In the background you can just make out the top of the control tower we built with 2x4s during our first MIK. Rot, a coconut frond, and a lacrosse ball took out the top of the platform.
Battery B, 1st U.S. Artillery stood guard on the plateau connecting Hell’s Mountain to Dino Mountain, as a squadron of the 7th Cavalry heads out on patrol. This plateau was another LSC project:
For those wondering, yes, the patrol got ambushed by those hombres atop the abandoned mine shaft. O.S. made that shaft years ago by covering a piece of foam with QuickC rete and declaring it done!
At last, the boys brought the Triple O to full dress:
The pictures cannot convey the sense of life that having “little people” populating the railroad doing Wild West things brings to our little railroad. Later in the Day, Y.S. brought the neighbor girls over (3 and 5), and their “Oh, wow!” is perhaps the best compliment we got.
At this point, I turned it all over to the boys for “operations.” I set out all the US profile things we own and simply see what they will do with it. The closes we got to “operations” was a company of Dog Wallow Volunteer Militia that embarked on a freight to help get a supply column through to Fort Union. Non-railroad operations did include a pitched battle for the fort, the sacking of Dog Wallow, and the near sacking of Green Hills.

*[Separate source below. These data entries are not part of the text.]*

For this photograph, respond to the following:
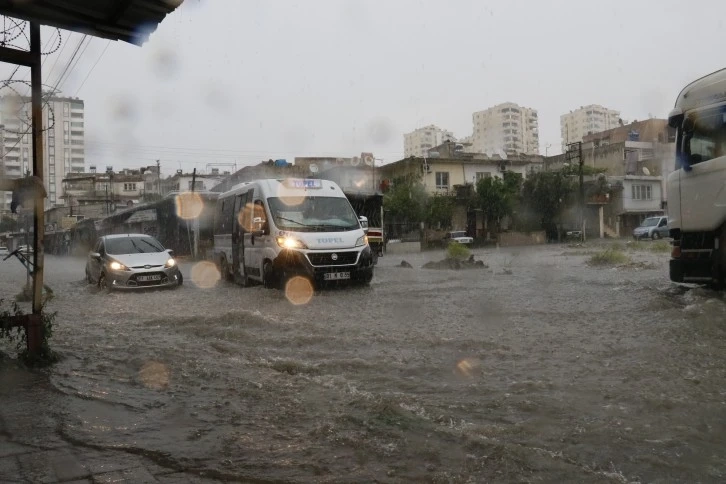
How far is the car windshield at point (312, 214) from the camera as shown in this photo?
37.6 feet

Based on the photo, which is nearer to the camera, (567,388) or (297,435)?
(297,435)

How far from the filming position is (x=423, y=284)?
43.5ft

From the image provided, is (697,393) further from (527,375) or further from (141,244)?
(141,244)

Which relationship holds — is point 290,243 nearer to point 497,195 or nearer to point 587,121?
point 497,195

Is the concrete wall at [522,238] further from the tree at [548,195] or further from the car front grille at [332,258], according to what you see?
the car front grille at [332,258]

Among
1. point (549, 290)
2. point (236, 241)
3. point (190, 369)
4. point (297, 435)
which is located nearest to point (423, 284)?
point (549, 290)

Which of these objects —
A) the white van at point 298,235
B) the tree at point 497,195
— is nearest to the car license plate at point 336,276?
the white van at point 298,235

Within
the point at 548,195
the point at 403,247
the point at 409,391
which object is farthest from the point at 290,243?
the point at 548,195

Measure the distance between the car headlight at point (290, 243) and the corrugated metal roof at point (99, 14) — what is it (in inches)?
226

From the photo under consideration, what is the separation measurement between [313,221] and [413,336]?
524 centimetres

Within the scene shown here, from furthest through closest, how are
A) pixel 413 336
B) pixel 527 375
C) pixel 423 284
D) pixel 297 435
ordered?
pixel 423 284, pixel 413 336, pixel 527 375, pixel 297 435

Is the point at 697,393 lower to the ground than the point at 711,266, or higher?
lower

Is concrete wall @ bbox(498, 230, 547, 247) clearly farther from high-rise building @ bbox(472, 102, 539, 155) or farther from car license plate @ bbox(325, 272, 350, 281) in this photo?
high-rise building @ bbox(472, 102, 539, 155)

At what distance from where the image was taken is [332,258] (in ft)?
36.7
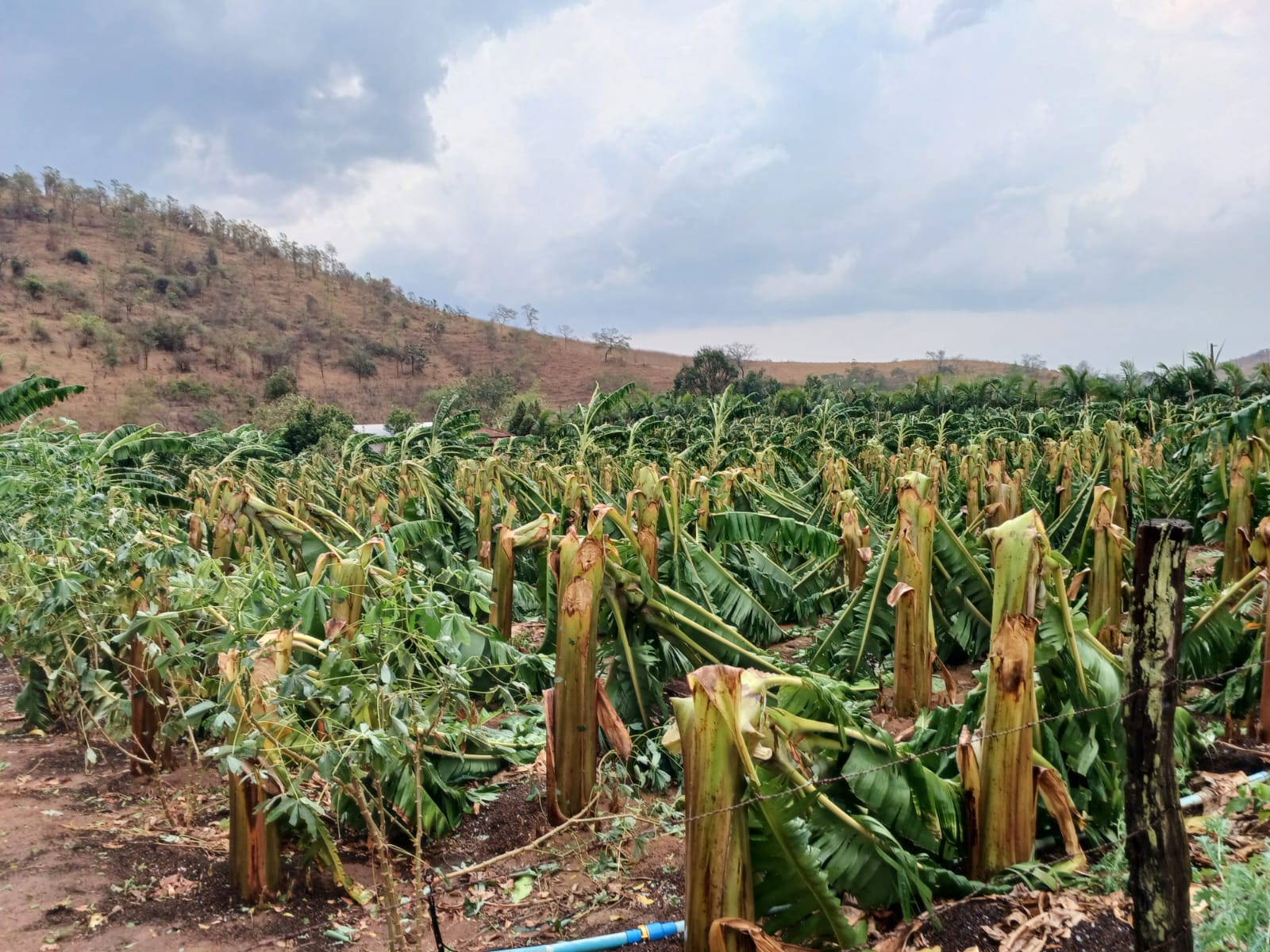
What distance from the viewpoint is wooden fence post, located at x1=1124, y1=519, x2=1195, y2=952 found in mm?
2297

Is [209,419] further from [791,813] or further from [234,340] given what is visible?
[791,813]

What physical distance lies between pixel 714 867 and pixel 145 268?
7433 cm

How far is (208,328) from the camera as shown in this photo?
5794cm

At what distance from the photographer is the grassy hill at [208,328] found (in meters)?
48.8

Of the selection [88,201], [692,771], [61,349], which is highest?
[88,201]

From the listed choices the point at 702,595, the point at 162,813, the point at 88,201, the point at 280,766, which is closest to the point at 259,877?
the point at 280,766

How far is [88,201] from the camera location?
74.8 m

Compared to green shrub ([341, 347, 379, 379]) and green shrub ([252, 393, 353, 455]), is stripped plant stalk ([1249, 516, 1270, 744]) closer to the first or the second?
green shrub ([252, 393, 353, 455])

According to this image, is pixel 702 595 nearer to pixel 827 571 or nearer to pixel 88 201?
pixel 827 571

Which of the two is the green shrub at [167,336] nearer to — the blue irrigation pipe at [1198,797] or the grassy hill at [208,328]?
the grassy hill at [208,328]

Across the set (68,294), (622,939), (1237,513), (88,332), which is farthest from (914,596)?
(68,294)

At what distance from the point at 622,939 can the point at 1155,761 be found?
202 centimetres

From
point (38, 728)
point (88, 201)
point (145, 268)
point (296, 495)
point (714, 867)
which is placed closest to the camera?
point (714, 867)

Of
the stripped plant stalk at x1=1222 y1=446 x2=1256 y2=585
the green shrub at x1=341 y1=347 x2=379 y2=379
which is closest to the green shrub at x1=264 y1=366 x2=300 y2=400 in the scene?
the green shrub at x1=341 y1=347 x2=379 y2=379
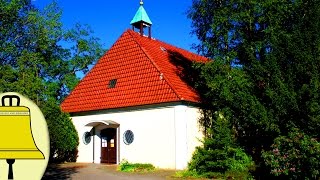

Kid-zilla did run some freight service…
…but staging bank robberies was more fun. I have to watch “Butch Cassidy and the Sundance Kid” with him, I guess! You’ll note the Mik project, “Mama’s Bakery No Ka Oi” in the background. Some of the planks have come loose, but this craft-stick-on-foam creation has held up well. You can see it is supplying the local saloon, too, belwo:
Back in Green Hills, the Triple O crew prepares to inspect a newly acquired and gently used Austrian loco (Is any LGB heavy layout complete without a STAINZ somewhere?):
O.D. and I gave this old STAINZ a once-over. We hold the parts to restore this refugee from 1981. There is talk of new paint, too. Different story…
Y.D. showed up, and, if I may say so, the look on her face says, “I may have chose poorly…”
…maybe she spotted that drawn pistol at the Drug Store and realized a sale was about to go very, very poorly! Meanwhile, Olomana drags a train out of the mine. I had intended to put another LSC project, our m2075/STAINZ hybrid out, but it sheared off the stack entering the building I designed around it! Ooops. Basically, the building settled, gravel filled under the track, with the net result only Olomana and Diesel Dan can pass through.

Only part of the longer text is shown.